2 tbsp dairy free margarine

6 tbsp olive oil

1 large diced white onion

12 button mushrooms sliced into quarters

4 cloves of garlic

300g Arborio rice

50g mixed dry wild mushrooms (any dried mushrooms will do)

Large glass of dry white wine

1l of mushroom stock

1 tbsp vegetable stock

1 large thinly sliced leek

½ lemon - juice and a little bit of zest for serving

Salt and pepper

250ml soya cream

3 tbsp nutritional yeast flakes



1 Firstly you want to steep the dried mushrooms in 1l of hot water, you can add the stock to this also.

2 Heat the oil and margarine in a deep pan, add the diced white onion and fry until soft.

3 Add the thinly sliced leeks and button mushrooms and continue to fry for about 5 min or until the veg softens and starts to colour nicely.

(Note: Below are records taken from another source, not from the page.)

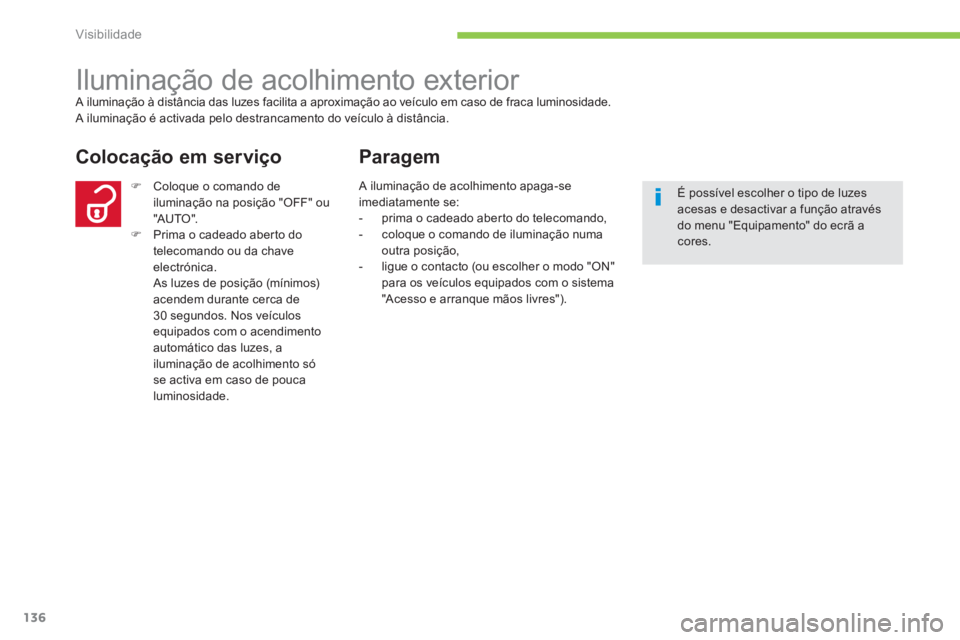 CITROEN C4 AIRCROSS 2013  Manual do condutor (in Portuguese) 136
Visibilidade
   
 
 
 
 
Iluminação de acolhimento exterior  A iluminação à distância das luzes facilita a aproximação ao veículo em caso de fraca luminosidade. 
 A iluminação é activa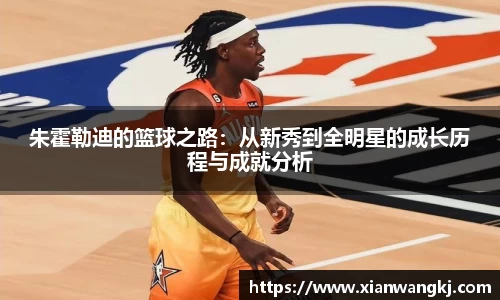 朱霍勒迪的篮球之路：从新秀到全明星的成长历程与成就分析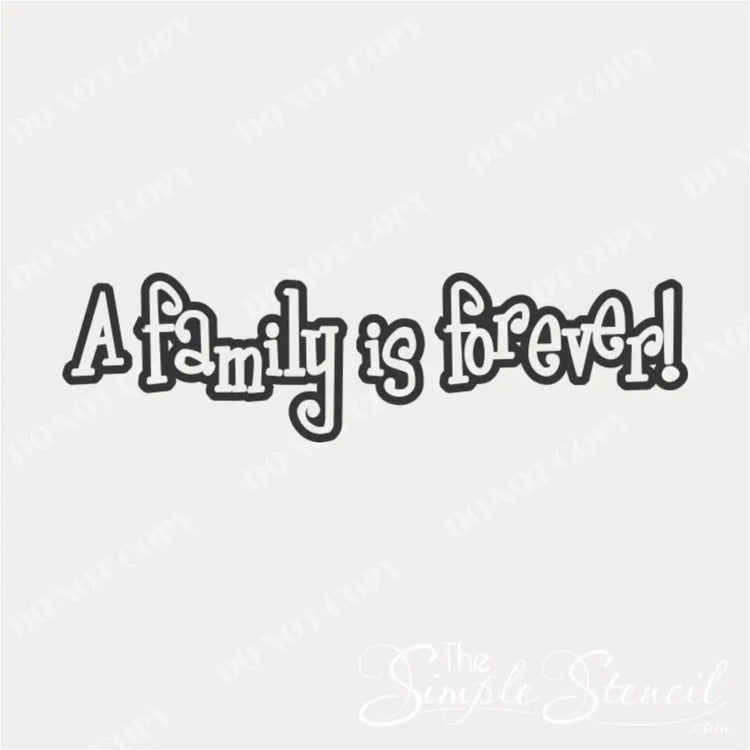 Vinyl Wall Decal for Family Room in a fun creative font that reads: A family is forever!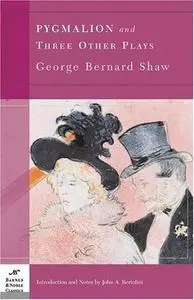 «Pygmalion and three other plays» by George Bernard Shaw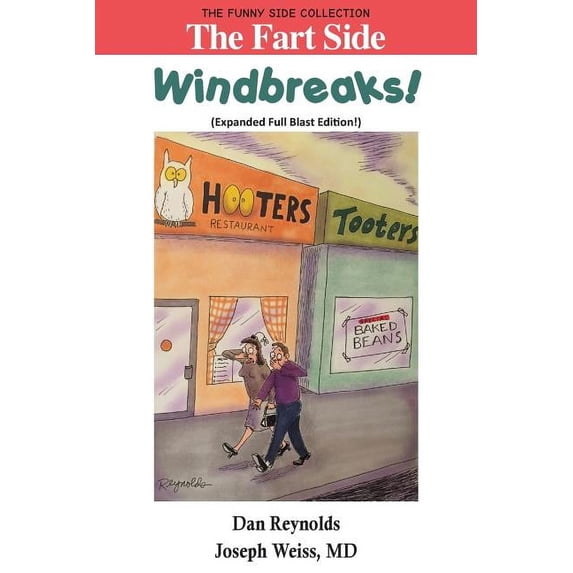 Funny Side Collection The Fart Side: Windbreaks! Expanded Full Blast Edition: The Funny Side Collection, (Paperback)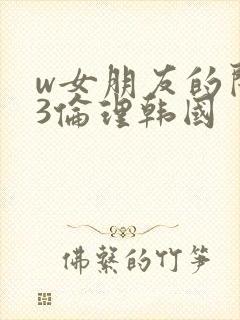 w女朋友的闺蜜3伦理韩国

4 Add your rice and stir slowly trying to evenly coat it in the butter, olive oil and juices.

5 Stir in a large ladle of the wild mushroom stock, you can start adding the mushrooms at this point also. Keep stirring slowly, this is the key to getting the rice lovely and creamy.

6 Continue adding the stock ladle by ladle until the liquid has been absorbed and the rice is al dente.

7 Once you come to this point turn to a low heat and stir in a little more butter, the nutritional yeast and the cream and keep stirring and tasting until the rice is just about cooked.

8 I add the wine and lemon at this point also as you don't want to burn off the taste too early on.

9 Give it one last stir and add a little bit of salt and pepper to taste.

10 Cover with the pan lid and prepare a little bit of dressed rocket for garnish, I use a white balsamic dressing normally but you can use just olive oil, or anything that's not too overpowering.

I also like to use a little bit of lemon zest through the rocket to freshen and cut through the creaminess of the risotto.

Peppery, creamy, zesty and a little bit boozy… what more could you want from a dish?